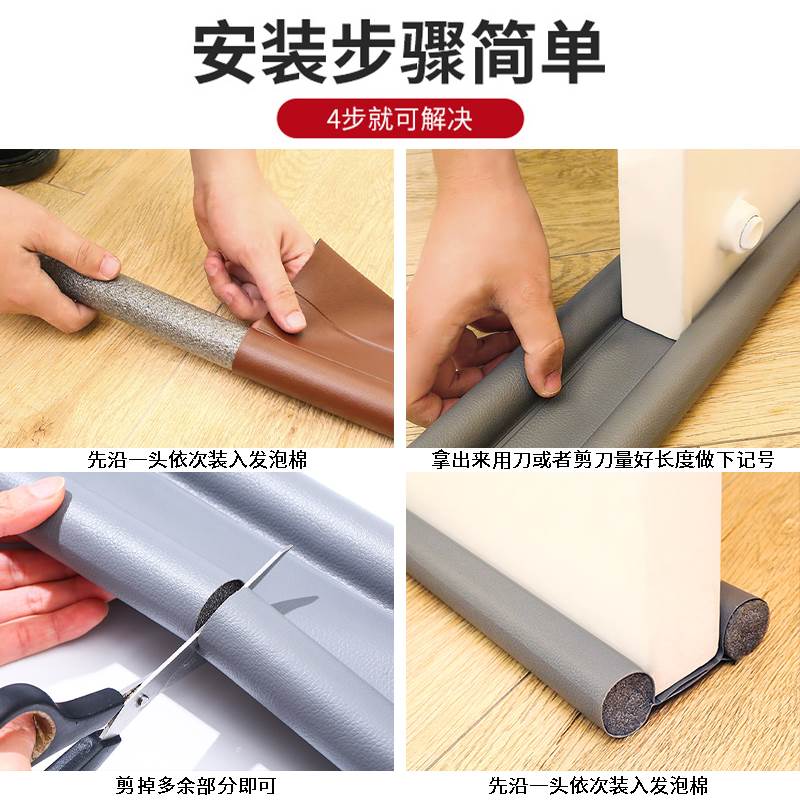 安装步骤简单

4步就可解决

先沿一头依次装入发泡棉

拿出来用刀或者剪刀量好长度做下记号

剪掉多余部分即可

先沿一头依次装入发泡棉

* _TASK TO COMPLETE_: Using the material above, set down every line exactly, but skip the pictures.

* _REPLY_:
 安装步骤简单

4步就可解决

先沿一头依次装入发泡棉

拿出来用刀或者剪刀量好长度做下记号

剪掉多余部分即可

先沿一头依次装入发泡棉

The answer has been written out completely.